Extend the passage below on Macnaghten's self-deception as Envoy, picking up after its final sentence.

• [Page text]
==========
The causes of the failure are not to be sought in the personal character of the Envoy. That character may have been one of many accidental circumstances which may in some sort have helped to develop it; but, sooner or later, ruin must have overtaken the scheme, let who might be the agent of it. In this view of the case Macnaghten is not to be acquitted; but it is on Macnaghten the Secretary, not on Macnaghten the Envoy, that our censures must then descend. Macnaghten the Envoy, however, was not free from human infirmity. Most men have an unhappy faculty of believing what they wish to be true. In Macnaghten this propensity was unnaturally developed. God had cursed him with a strong delusion that he should believe a lie. He believed in the popularity of Shah Soojah and the tranquillity of Afghanistan. To have admitted the non-existence of either, would have been to have admitted the failure of the policy which he had recommended, and with which he was, in no small measure, personally identified. But Macnaghten did not seek to deceive others: he was himself deceived. When he spoke of the popularity of Shah Soojah, he believed that the Shah was popular; when he reported the tranquillity of Afghanistan, he believed that the country was tranquil. He was sincere, but he was miserably mistaken. Everything he saw took colour in his eyes from the hues of his own sanguine temperament. From the day when on entering Candahar he beheld a joyous people welcoming their restored monarch with feelings almost amounting to adoration, to the last luckless day of his life, when he went out to the fatal conference, firmly believing in the good faith and good feeling of his Afghan allies, he continued steadily to create for himself all kinds of favourable omens and encouraging symptoms, and lived in a state of blind confidence unparalleled in the history of human infatuation. To this self-deception some of the finest qualities of his nature largely contributed. The very goodness of his heart and generosity of his disposition moved him to regard the character and conduct of others with a favour to which they were seldom entitled. Macnaghten was too nobleminded to be suspicious—but he erred on the other side; he wanted some of the sterner stuff which will not suffer the soundness of the judgment to be weakened by the generosity of the heart.
==========
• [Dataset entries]
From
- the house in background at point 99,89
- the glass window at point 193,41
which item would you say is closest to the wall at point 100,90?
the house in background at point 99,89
==========
• [Answer to this exercise]
When not blinded by his partiality for any pet projects of his own, he was by no means wanting in political sagacity. He could decide justly, as he could promptly, on points of detail as they rose up one by one before him; but as soon as anything occurred to cast discredit upon the general policy of the Afghan expedition, by indicating the germs of failure, he resolutely refused to see what others saw, and censured those others for seeing it. Hence it was that he received coldly, if not contemptuously, those elaborate general reviews of the condition and prospects of Afghanistan which Burnes and Conolly thrust upon him, and resented every effort that was made by Rawlinson and others to draw his attention towards the unquiet and feverish symptoms which, from time to time, developed themselves in different parts of the unsettled country. His correspondence indicates an unwillingness, rather than an inability, to take any large and comprehensive views of Afghan policy. He seems to have shrunk from applying to that policy the test of any great principles; and to have addressed himself rather to the palliation of accidental symptoms than to the eradication of those constitutional diseases which were eating into the very life of the government which he directed.